The same can be said about processed foods, not only the animal products. An individual could observe a technically vegan or vegetarian diet, but if one is lacking the vitality of fresh fruits and vegetables or the diversification of meals, a seemingly "healthy" or "ethical" lifestyle choice could contribute to the demise in well-being very quickly. A regimen consisting of processed carbohydrates does little to nourish the body for very long, and consuming industrially-grown soy or palm oil (which tend to be abundant in such processed vegan foods) contributes to the destruction of life in the megadiverse and cherished Amazon Rainforest in South America and is devastating much of Indonesia.
When I was just a young child I made the decision to stop eating meat, and 32 years later I still don't. For me it's been a beautiful adventure, not lacking it's own tremendous challenges- limitations while travelling, health discoveries, and relating to others- and I feel fortunate to have chosen this path. Naturally being very curious, I have had the chance to deepen my understanding as a student of Permaculture and the life sciences, learning how to grow organic food and prepare/utilize herbal medicines, and ultimately as a chef who wants to craft delicious meals made with intention, conscience, and that which truly nourish the body, heart, mind, and soul.
May we all continue to ask questions and observe the beauty in the natural world around us.
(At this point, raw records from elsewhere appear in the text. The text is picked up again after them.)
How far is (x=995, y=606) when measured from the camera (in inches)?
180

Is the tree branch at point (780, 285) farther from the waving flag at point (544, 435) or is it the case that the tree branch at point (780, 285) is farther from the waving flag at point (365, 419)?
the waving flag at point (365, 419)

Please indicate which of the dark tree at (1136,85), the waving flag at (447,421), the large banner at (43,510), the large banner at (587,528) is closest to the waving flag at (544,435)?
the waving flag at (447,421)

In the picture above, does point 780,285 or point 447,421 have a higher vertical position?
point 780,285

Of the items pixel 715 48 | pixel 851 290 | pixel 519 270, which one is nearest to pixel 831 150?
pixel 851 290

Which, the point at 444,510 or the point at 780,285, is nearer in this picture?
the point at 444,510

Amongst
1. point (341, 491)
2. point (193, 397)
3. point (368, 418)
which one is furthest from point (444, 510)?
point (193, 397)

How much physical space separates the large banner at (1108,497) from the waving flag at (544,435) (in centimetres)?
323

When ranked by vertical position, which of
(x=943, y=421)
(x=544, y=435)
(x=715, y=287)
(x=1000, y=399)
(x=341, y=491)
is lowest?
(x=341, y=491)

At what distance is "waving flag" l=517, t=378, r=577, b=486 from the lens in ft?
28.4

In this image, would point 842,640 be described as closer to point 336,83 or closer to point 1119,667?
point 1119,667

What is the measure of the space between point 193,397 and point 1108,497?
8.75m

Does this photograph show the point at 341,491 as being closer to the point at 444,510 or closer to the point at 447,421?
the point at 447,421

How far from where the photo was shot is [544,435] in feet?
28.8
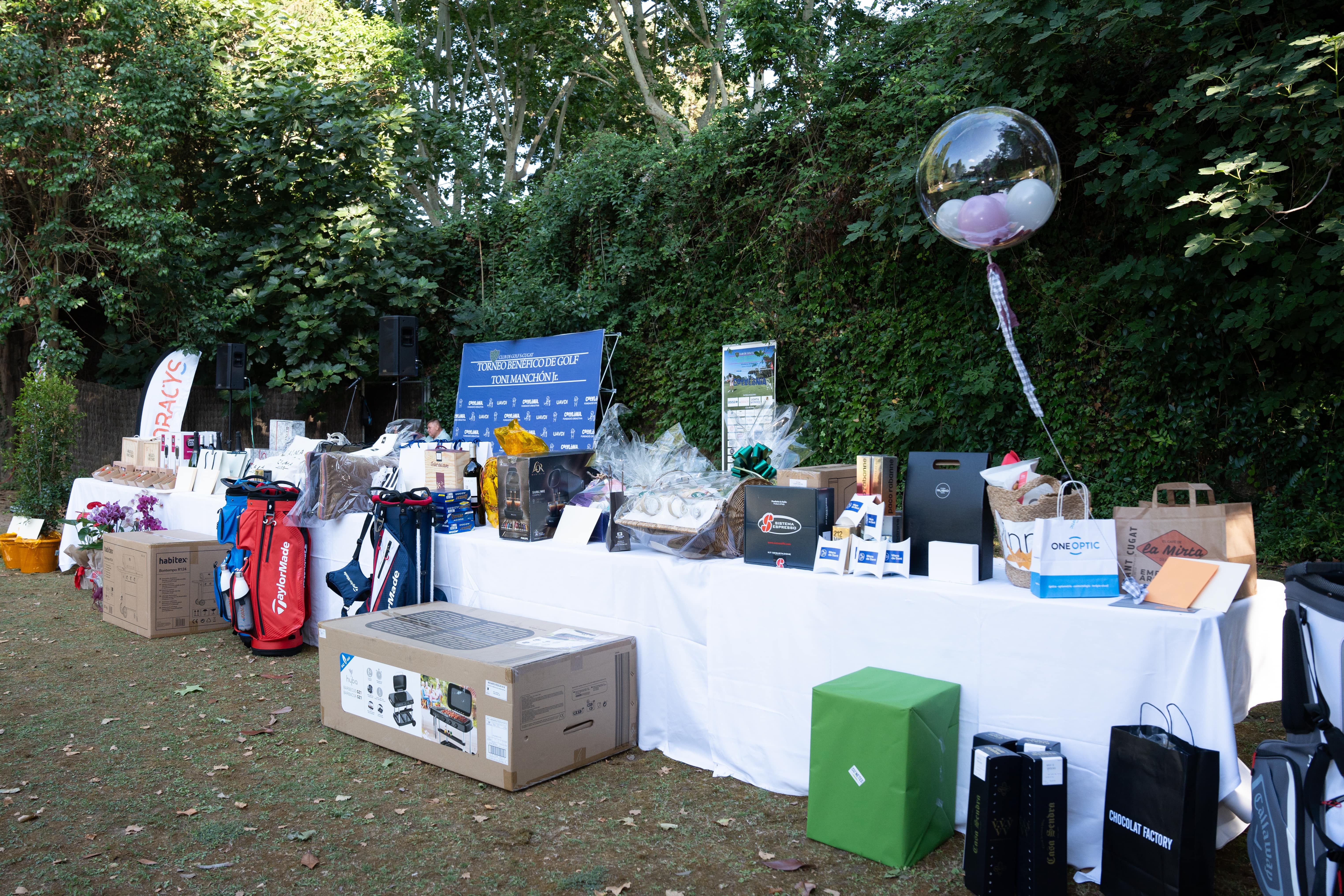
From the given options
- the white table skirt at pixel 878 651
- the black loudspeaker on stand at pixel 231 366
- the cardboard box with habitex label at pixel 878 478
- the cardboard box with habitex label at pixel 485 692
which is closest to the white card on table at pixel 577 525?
the white table skirt at pixel 878 651

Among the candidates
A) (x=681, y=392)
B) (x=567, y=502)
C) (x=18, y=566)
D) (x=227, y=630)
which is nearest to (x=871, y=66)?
(x=681, y=392)

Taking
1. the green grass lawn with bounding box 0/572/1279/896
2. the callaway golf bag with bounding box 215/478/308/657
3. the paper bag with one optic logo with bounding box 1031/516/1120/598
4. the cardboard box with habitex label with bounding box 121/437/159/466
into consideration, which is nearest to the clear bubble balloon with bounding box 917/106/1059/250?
the paper bag with one optic logo with bounding box 1031/516/1120/598

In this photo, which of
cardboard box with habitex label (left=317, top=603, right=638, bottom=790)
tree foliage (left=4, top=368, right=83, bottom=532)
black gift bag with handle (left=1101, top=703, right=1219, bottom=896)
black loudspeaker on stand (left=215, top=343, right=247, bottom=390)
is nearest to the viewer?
black gift bag with handle (left=1101, top=703, right=1219, bottom=896)

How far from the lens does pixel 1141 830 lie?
1793 millimetres

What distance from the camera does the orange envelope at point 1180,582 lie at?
196 cm

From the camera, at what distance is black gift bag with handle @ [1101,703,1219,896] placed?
1.71 metres

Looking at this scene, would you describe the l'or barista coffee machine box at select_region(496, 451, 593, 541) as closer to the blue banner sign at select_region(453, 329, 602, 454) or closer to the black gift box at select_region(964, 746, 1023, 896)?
the black gift box at select_region(964, 746, 1023, 896)

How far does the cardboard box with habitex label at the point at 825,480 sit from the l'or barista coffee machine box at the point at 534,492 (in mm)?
981

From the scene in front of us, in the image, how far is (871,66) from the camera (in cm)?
596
Plant-based doesn't necessarily mean one doesn't consume any fish or meat, as there are ways to source animals that did enjoy a fulfilling existence and may be full of vitality that a human may savor and thus carry forth. The topic is controversial and sensitive, and for some vegetarians and vegans it is vehemently believed that it is a grave injustice that any animal should ever be killed for food. I understand this sentiment and in my reality of abundant resources, I do agree.
However, we mustn't forget the wisdom of our elders, ancestors, and of indigenous peoples. Any lifestyle that is sustained by the suffering of another is not virtuous, and my personal objective is for balance and deep connection with all life. To me plant-based doesn't just mean a diet lacking meat, it also eliminates much of the packaged foods and "health foods", and it includes the health and well-being of the entire planet. It is the essence of the slow food movement, it feeds soil and truly feeds hungry bellies, it considers the intelligence of the past and nurtures a long-term vision for the health of all in the future.